Przepisz wszystkie wpisy poniżej jako listę numerowaną, bez pustych linii. Obrazki pomiń w odpowiedzi.
☆ ☆ ☆ ☆ ☆ ☆ ☆
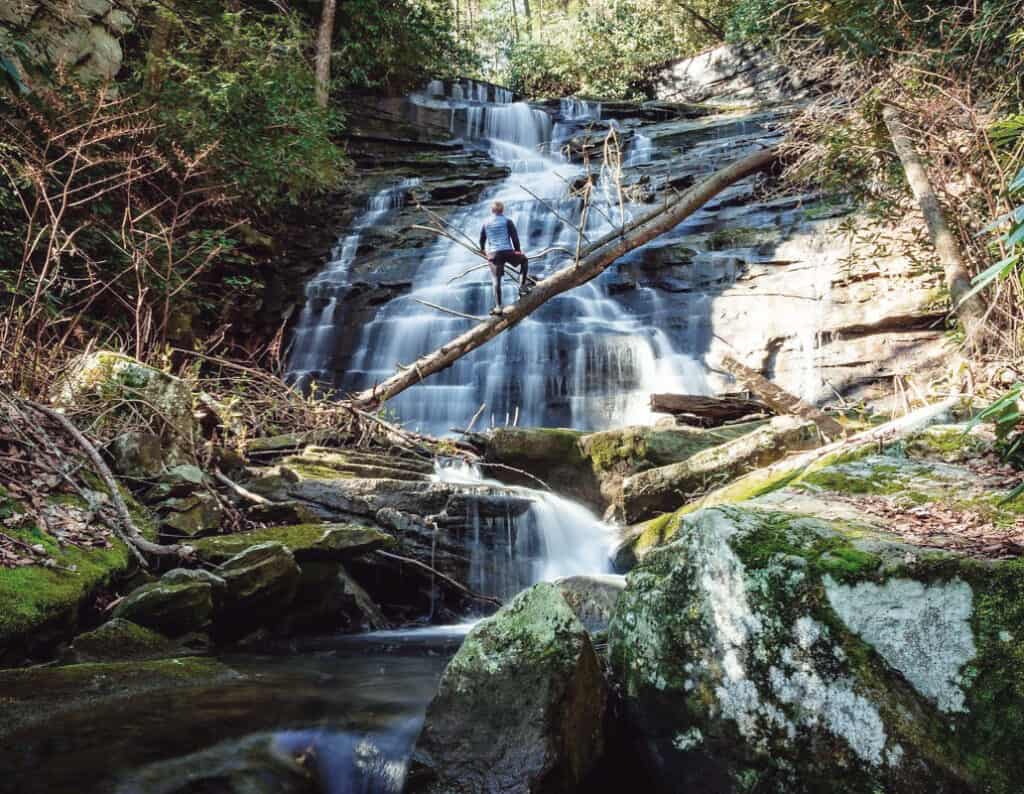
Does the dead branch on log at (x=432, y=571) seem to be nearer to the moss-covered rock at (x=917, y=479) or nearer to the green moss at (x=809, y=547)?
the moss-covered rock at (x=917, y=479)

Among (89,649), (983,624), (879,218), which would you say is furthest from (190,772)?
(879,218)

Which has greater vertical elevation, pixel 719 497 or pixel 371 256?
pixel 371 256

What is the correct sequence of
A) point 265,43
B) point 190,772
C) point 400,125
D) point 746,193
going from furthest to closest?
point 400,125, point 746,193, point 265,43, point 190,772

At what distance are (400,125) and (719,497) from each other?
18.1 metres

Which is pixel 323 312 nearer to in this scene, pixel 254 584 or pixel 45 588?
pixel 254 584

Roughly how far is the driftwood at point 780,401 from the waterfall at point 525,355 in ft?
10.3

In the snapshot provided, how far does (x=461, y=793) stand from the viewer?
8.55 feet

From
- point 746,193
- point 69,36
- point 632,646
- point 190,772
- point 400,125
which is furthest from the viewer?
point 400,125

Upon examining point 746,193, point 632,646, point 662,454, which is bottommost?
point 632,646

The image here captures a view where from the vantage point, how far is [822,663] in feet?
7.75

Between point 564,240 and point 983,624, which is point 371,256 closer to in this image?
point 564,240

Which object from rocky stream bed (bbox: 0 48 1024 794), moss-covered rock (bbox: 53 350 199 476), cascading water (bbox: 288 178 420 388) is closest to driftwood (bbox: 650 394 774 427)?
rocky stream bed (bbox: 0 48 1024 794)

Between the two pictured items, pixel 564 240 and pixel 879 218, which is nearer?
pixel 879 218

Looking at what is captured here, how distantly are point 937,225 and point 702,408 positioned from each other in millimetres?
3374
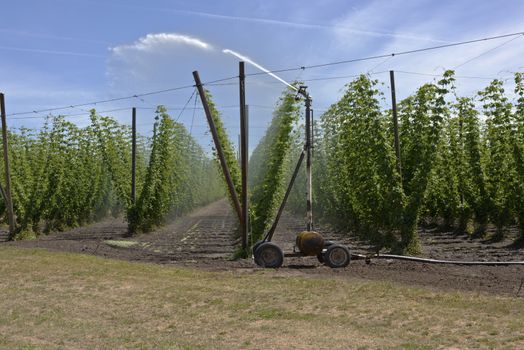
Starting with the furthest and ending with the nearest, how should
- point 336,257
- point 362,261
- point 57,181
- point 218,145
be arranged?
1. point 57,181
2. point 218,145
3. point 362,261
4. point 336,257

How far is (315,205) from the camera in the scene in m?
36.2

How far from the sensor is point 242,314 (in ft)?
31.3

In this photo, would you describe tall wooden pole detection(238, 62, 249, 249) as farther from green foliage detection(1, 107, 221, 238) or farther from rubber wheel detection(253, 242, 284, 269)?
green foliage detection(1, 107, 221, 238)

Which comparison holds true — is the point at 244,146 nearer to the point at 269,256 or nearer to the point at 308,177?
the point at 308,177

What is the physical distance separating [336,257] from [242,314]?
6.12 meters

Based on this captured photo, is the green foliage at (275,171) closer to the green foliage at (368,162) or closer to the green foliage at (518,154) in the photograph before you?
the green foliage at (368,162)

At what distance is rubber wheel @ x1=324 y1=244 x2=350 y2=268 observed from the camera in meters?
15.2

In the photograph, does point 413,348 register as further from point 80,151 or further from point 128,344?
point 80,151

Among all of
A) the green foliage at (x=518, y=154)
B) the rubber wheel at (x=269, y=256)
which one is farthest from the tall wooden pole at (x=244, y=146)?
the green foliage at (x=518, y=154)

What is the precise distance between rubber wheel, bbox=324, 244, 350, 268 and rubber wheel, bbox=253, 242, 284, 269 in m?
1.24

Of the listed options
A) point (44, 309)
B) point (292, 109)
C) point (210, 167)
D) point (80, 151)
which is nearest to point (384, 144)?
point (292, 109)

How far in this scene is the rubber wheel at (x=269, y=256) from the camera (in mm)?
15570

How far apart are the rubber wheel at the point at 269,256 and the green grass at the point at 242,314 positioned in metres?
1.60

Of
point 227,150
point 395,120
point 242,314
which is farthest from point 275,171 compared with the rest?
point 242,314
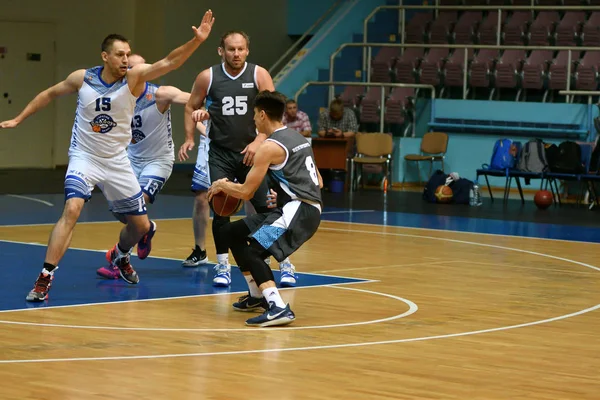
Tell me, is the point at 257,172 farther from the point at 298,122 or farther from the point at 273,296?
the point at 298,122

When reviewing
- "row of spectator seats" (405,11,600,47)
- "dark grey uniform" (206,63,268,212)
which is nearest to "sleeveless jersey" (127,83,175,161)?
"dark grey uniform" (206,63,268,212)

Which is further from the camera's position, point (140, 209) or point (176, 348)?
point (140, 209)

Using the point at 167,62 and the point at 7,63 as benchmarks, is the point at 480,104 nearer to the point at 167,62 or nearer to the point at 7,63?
☆ ☆ ☆ ☆ ☆ ☆ ☆
_Odpowiedź_:
1. Does the dead branch on log at (x=432, y=571) seem to be nearer to the moss-covered rock at (x=917, y=479) or nearer to the green moss at (x=809, y=547)?
2. the moss-covered rock at (x=917, y=479)
3. Among (89,649), (983,624), (879,218), which would you say is furthest from (190,772)?
4. (879,218)
5. Which has greater vertical elevation, pixel 719 497 or pixel 371 256?
6. pixel 371 256
7. What is the correct sequence of
8. A) point 265,43
9. B) point 190,772
10. C) point 400,125
11. D) point 746,193
12. going from furthest to closest?
13. point 400,125, point 746,193, point 265,43, point 190,772
14. At what distance are (400,125) and (719,497) from each other?
15. 18.1 metres
16. Which is pixel 323 312 nearer to in this scene, pixel 254 584 or pixel 45 588?
17. pixel 254 584
18. Roughly how far is the driftwood at point 780,401 from the waterfall at point 525,355 in ft?
19. 10.3
20. In the snapshot provided, how far does (x=461, y=793) stand from the viewer?
21. 8.55 feet
22. From
23. - point 746,193
24. - point 69,36
25. - point 632,646
26. - point 190,772
27. - point 400,125
28. which is furthest from the viewer?
29. point 400,125
30. Upon examining point 746,193, point 632,646, point 662,454, which is bottommost?
31. point 632,646
32. The image here captures a view where from the vantage point, how far is [822,663] in feet?
33. 7.75
34. Between point 564,240 and point 983,624, which is point 371,256 closer to in this image?
35. point 564,240
36. Which object from rocky stream bed (bbox: 0 48 1024 794), moss-covered rock (bbox: 53 350 199 476), cascading water (bbox: 288 178 420 388) is closest to driftwood (bbox: 650 394 774 427)?
37. rocky stream bed (bbox: 0 48 1024 794)
38. Between the two pictured items, pixel 564 240 and pixel 879 218, which is nearer?
39. pixel 879 218
40. Looking at what is captured here, how distantly are point 937,225 and point 702,408 positioned from each other in millimetres?
41. 3374
42. Starting with the furthest and ending with the nearest, how should
43. - point 336,257
44. - point 362,261
45. - point 57,181
46. - point 218,145
47. be arranged?
48. 1. point 57,181
49. 2. point 218,145
50. 3. point 362,261
51. 4. point 336,257
52. How far is (315,205) from the camera in the scene in m?
53. 36.2
54. How far from the sensor is point 242,314 (in ft)?
55. 31.3
56. In this photo, would you describe tall wooden pole detection(238, 62, 249, 249) as farther from green foliage detection(1, 107, 221, 238) or farther from rubber wheel detection(253, 242, 284, 269)?
57. green foliage detection(1, 107, 221, 238)
58. Which comparison holds true — is the point at 244,146 nearer to the point at 269,256 or nearer to the point at 308,177?
59. the point at 308,177
60. What is the physical distance separating [336,257] from [242,314]?
61. 6.12 meters
62. Based on this captured photo, is the green foliage at (275,171) closer to the green foliage at (368,162) or closer to the green foliage at (518,154) in the photograph before you?
63. the green foliage at (368,162)
64. At what distance is rubber wheel @ x1=324 y1=244 x2=350 y2=268 observed from the camera in meters?
65. 15.2
66. In the photograph, does point 413,348 register as further from point 80,151 or further from point 128,344?
67. point 80,151
68. Among all of
69. A) the green foliage at (x=518, y=154)
70. B) the rubber wheel at (x=269, y=256)
71. which one is farthest from the tall wooden pole at (x=244, y=146)?
72. the green foliage at (x=518, y=154)
73. What is the precise distance between rubber wheel, bbox=324, 244, 350, 268 and rubber wheel, bbox=253, 242, 284, 269 in m?
74. 1.24
75. Of the listed options
76. A) point (44, 309)
77. B) point (292, 109)
78. C) point (210, 167)
79. D) point (80, 151)
80. which is nearest to point (384, 144)?
81. point (292, 109)
82. How far in this scene is the rubber wheel at (x=269, y=256) from the camera (in mm)?
83. 15570
84. How far apart are the rubber wheel at the point at 269,256 and the green grass at the point at 242,314 positioned in metres?
85. 1.60
86. Of
87. point 227,150
88. point 395,120
89. point 242,314
90. which is farthest from point 275,171 compared with the rest?
91. point 242,314
92. Tell me, is the point at 257,172 farther from the point at 298,122 or farther from the point at 273,296?
93. the point at 298,122
94. When reviewing
95. - "row of spectator seats" (405,11,600,47)
96. - "dark grey uniform" (206,63,268,212)
97. which is nearest to "sleeveless jersey" (127,83,175,161)?
98. "dark grey uniform" (206,63,268,212)
99. Which is further from the camera's position, point (140, 209) or point (176, 348)?
100. point (140, 209)
101. Using the point at 167,62 and the point at 7,63 as benchmarks, is the point at 480,104 nearer to the point at 167,62 or nearer to the point at 7,63?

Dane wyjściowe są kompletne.